/---
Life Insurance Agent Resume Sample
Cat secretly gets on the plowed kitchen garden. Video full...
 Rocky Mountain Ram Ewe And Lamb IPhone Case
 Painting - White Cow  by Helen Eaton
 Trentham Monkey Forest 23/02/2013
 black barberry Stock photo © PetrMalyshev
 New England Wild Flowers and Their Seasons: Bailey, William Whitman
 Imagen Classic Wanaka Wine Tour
\---
PROBLEM TO WORK ON:
Would you set down all the lines above, exactly and in full?

RESPONSE AREA:
Life Insurance Agent Resume Sample
Cat secretly gets on the plowed kitchen garden. Video full...
 Rocky Mountain Ram Ewe And Lamb IPhone Case
 Painting - White Cow  by Helen Eaton
 Trentham Monkey Forest 23/02/2013
 black barberry Stock photo © PetrMalyshev
 New England Wild Flowers and Their Seasons: Bailey, William Whitman
 Imagen Classic Wanaka Wine Tour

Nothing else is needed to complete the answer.